Ejemplar de la Constitución Española en el despacho del presidente de Melilla. EFE/ Giner
photo_camera Ejemplar de la Constitución Española en el despacho del presidente de Melilla. EFE/ Giner

La próxima semana, Ceuta y Melilla celebrarán el 30 aniversario de la promulgación de sus Estatutos de Autonomía, un hito que completó el mapa autonómico del Estado español tras la Transición. El 14 de marzo de 1995, el Boletín Oficial del Estado (BOE) publicó las leyes orgánicas que formalizaron el autogobierno de estas dos ciudades, tras su sanción por el rey Juan Carlos.

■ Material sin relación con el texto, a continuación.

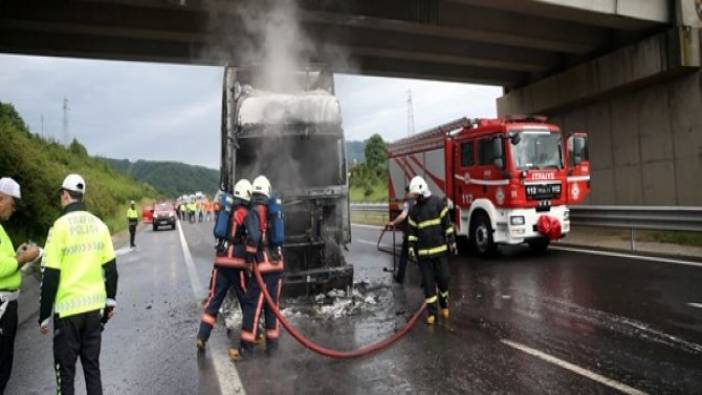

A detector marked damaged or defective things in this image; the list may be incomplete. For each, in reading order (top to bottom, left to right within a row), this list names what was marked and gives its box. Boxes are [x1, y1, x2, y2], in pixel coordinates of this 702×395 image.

burned truck trailer [220, 66, 352, 296]
charred truck cab [223, 66, 354, 296]
burnt tire [470, 212, 498, 258]
charred truck cab [388, 116, 592, 258]
burnt tire [532, 238, 552, 254]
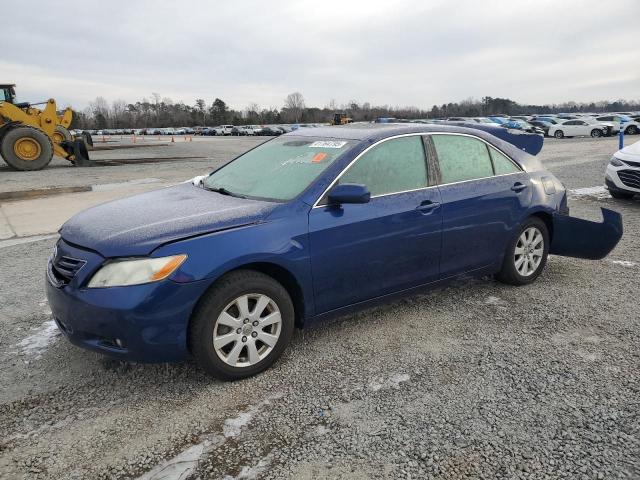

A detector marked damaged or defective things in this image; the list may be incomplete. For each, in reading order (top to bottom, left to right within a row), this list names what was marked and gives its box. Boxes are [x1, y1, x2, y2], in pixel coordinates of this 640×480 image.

La descentralización del Estado, que comenzó en 1979 con la entrada en vigor de los estatutos de País Vasco y Cataluña, se fue ampliando a lo largo de los años a otras comunidades autónomas. No obstante, las autonomías de Ceuta y Melilla fueron el último paso de este proceso, tras un largo debate sobre si estas ciudades debían ser dotadas de un régimen de autonomía o continuar con un régimen local ordinario. Finalmente, se alcanzó un acuerdo que permitió que ambas entidades fueran reconocidas como "ciudades autónomas" con un Estatuto propio, una solución que fue impulsada principalmente por los principales partidos políticos, PSOE y PP.

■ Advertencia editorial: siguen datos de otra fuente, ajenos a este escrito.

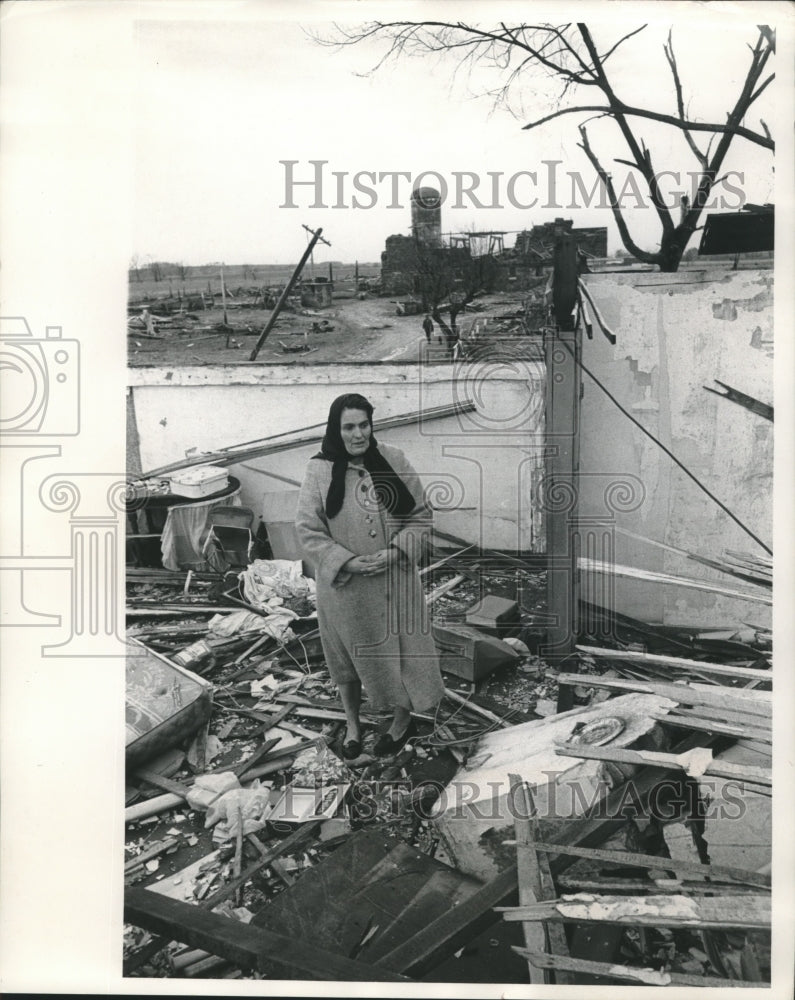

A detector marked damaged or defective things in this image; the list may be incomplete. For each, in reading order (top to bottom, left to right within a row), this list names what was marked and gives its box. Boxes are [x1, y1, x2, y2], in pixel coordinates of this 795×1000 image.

damaged structure [121, 215, 776, 988]
broken lumber [580, 644, 772, 684]
broken lumber [498, 892, 772, 928]
broken lumber [126, 888, 410, 980]
broken lumber [512, 948, 768, 988]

Los estatutos de Ceuta y Melilla han sido el centro de varios debates políticos desde su creación, especialmente en lo que respecta al grado de autonomía que deben tener. En Melilla, está sobre la mesa una posible reforma que podría, incluso, transformar la ciudad en una comunidad autónoma. Sin embargo, esta propuesta no cuenta con un amplio apoyo, ya que PSOE y Vox han expresado su firme oposición, mientras que en Ceuta el debate sobre más autonomía no parece tener tanto peso, con el gobierno local mostrando dudas sobre la necesidad de una reforma de mayor alcance.

Aunque los partidos localistas de Ceuta, como Ceuta Ya!, siguen reclamando una mayor autonomía, el Gobierno de Juan Jesús Vivas se ha mostrado escéptico respecto a la viabilidad de convertir a Ceuta en una comunidad autónoma, argumentando que el actual régimen jurídico permite una presencia eficaz en los principales foros de cogobernanza, como la Conferencia de Presidentes.

A pesar de los desacuerdos políticos, las ciudades autónomas de Ceuta y Melilla continúan desempeñando un papel clave en la organización institucional del país, con una representación directa en las instancias de cooperación multilateral, y siguen siendo un tema de debate político crucial en el panorama autonómico español.